# What you have to do
From the text on taxpayer subsidies for fresh produce and junk food, quote word for word everything from "In this report, we" down to "apple per taxpayer.".

Comparing Taxpayer Subsidies for Fresh Produce and Junk Food
At a time when America is facing an obesity epidemic, crushing debt and a weak economy, billions of taxpayer dollars are subsidizing junk food ingredients.
In this report, we find that in 2011, over $1.28 billion in taxpayer subsidies went to junk food ingredients, bringing the total to a staggering
$18.2 billion since 1995. To put that figure in perspective, $18.2 billion is enough to buy 2.9 billion Twinkies every year – 21 for every single American taxpayer.
In contrast, only $637 million has gone to subsidies for apples since 1995.
That’s enough to buy 77 million apples per year on average – just half of one apple per taxpayer.
At the same time, childhood obesity rates have tripled over the last three decades, with one in five kids aged 6 to 11 now obese. These increases in obesity rates will translate into kids who are at greater risk for heart disease and diabetes, undermining the health of our country and driving up medical costs by hundreds of billions of dollars. The rise in obesity has many causes, but one of the most important is the increased prevalence of high-fat, heavily sweetened junk food.

# Supplied material
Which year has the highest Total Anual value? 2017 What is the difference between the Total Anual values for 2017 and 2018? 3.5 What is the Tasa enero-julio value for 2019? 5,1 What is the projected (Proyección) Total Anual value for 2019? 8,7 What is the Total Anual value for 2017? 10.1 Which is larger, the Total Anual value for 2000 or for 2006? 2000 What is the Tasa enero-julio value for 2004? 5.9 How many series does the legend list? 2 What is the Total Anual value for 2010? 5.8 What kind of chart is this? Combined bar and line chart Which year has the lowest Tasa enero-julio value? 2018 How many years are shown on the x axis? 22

# Written solution
In this report, we find that in 2011, over $1.28 billion in taxpayer subsidies went to junk food ingredients, bringing the total to a staggering
$18.2 billion since 1995. To put that figure in perspective, $18.2 billion is enough to buy 2.9 billion Twinkies every year – 21 for every single American taxpayer.
In contrast, only $637 million has gone to subsidies for apples since 1995.
That’s enough to buy 77 million apples per year on average – just half of one apple per taxpayer.